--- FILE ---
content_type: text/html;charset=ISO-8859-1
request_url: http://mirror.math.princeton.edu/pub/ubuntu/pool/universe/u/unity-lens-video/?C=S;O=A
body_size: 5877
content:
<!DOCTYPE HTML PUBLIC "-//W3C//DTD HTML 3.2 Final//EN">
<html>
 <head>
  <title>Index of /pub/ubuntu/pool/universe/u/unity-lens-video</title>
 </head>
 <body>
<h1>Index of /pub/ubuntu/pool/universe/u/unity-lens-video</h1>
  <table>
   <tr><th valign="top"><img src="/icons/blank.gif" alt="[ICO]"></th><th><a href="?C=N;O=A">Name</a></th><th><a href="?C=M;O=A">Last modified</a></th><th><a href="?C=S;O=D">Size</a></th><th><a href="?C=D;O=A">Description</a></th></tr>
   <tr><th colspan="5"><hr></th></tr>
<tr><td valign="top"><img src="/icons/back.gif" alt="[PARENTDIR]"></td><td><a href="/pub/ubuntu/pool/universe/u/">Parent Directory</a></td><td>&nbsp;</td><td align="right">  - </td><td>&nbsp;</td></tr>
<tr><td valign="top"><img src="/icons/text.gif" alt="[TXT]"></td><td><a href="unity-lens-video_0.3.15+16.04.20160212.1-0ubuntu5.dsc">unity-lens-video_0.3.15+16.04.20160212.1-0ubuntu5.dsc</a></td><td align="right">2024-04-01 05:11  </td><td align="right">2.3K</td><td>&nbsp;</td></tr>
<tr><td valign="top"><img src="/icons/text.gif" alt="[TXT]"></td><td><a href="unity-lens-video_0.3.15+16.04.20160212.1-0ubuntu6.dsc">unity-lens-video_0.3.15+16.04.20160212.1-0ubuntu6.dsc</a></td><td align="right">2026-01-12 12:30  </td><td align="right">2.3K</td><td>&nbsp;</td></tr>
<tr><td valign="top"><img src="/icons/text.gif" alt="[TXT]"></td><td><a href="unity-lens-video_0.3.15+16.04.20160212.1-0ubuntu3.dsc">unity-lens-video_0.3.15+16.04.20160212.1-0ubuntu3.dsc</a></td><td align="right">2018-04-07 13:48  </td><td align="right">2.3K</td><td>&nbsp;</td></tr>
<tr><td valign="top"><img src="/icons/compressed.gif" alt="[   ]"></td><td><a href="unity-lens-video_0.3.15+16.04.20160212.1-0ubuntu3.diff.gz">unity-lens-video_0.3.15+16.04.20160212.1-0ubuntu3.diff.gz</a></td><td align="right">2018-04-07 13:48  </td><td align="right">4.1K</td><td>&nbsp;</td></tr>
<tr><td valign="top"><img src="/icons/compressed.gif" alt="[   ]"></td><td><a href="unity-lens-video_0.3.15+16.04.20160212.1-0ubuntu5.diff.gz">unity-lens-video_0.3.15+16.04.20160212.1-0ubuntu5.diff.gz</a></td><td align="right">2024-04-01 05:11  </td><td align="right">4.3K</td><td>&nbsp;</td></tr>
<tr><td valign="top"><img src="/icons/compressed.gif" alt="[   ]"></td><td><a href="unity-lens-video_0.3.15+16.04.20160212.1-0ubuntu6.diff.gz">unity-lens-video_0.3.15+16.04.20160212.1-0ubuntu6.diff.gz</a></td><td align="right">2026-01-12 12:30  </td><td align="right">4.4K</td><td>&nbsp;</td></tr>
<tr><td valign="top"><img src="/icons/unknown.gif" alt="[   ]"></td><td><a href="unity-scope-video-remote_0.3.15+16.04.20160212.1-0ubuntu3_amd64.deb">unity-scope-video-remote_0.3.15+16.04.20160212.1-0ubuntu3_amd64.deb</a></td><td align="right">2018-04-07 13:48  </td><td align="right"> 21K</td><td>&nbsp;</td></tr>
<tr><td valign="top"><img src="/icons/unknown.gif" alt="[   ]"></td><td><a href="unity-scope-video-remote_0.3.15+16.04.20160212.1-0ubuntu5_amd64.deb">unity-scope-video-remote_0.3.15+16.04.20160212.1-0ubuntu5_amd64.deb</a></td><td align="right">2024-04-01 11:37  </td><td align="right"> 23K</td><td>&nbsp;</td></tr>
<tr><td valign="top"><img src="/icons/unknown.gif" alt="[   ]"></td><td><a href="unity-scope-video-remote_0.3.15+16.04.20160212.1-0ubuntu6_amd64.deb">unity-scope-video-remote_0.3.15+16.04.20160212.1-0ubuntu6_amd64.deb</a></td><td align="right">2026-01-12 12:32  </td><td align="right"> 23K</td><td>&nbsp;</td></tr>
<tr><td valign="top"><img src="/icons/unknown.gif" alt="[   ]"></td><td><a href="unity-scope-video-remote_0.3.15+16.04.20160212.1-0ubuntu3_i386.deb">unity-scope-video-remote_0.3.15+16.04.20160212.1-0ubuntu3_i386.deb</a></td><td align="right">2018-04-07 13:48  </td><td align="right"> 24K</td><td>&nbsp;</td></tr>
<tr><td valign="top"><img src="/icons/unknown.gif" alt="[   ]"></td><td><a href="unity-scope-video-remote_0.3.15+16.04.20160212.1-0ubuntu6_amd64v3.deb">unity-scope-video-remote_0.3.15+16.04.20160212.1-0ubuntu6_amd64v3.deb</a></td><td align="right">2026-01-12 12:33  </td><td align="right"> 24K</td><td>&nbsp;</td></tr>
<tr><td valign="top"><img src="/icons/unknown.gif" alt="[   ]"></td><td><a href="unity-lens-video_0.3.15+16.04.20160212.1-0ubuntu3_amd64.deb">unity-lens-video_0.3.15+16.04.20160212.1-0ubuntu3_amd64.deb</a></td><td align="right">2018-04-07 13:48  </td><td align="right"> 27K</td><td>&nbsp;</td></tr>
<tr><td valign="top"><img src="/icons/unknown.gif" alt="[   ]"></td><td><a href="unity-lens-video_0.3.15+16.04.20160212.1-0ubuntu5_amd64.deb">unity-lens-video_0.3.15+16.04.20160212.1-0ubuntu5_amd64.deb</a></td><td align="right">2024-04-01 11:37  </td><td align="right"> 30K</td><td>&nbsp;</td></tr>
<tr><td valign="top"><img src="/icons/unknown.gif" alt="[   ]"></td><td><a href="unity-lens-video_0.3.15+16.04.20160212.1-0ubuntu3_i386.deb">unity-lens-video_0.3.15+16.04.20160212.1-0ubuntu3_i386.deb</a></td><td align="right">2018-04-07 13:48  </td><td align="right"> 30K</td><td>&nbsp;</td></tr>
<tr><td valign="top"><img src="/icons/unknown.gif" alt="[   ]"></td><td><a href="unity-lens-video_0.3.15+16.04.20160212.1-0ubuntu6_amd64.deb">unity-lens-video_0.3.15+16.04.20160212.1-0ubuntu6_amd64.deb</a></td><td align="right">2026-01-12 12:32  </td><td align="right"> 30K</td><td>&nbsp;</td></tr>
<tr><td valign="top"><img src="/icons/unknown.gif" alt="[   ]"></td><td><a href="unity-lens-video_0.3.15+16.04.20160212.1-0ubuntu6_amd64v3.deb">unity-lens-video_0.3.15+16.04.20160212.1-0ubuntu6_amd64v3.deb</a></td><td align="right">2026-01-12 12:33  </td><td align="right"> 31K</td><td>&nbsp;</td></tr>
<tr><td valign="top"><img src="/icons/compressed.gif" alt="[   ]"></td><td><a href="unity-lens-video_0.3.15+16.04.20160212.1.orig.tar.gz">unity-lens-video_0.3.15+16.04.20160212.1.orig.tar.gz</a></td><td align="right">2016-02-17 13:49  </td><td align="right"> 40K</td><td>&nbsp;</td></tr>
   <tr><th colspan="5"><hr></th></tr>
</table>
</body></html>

######

→ Aim of the exercise
Copy the lines above exactly, from the very first through the one containing "<h1>Index of /pub/ubuntu/pool/universe/u/unity-lens-video</h1>", and include no other line.

→ Answer box
--- FILE ---
content_type: text/html;charset=ISO-8859-1
request_url: http://mirror.math.princeton.edu/pub/ubuntu/pool/universe/u/unity-lens-video/?C=S;O=A
body_size: 5877
content:
<!DOCTYPE HTML PUBLIC "-//W3C//DTD HTML 3.2 Final//EN">
<html>
 <head>
  <title>Index of /pub/ubuntu/pool/universe/u/unity-lens-video</title>
 </head>
 <body>
<h1>Index of /pub/ubuntu/pool/universe/u/unity-lens-video</h1>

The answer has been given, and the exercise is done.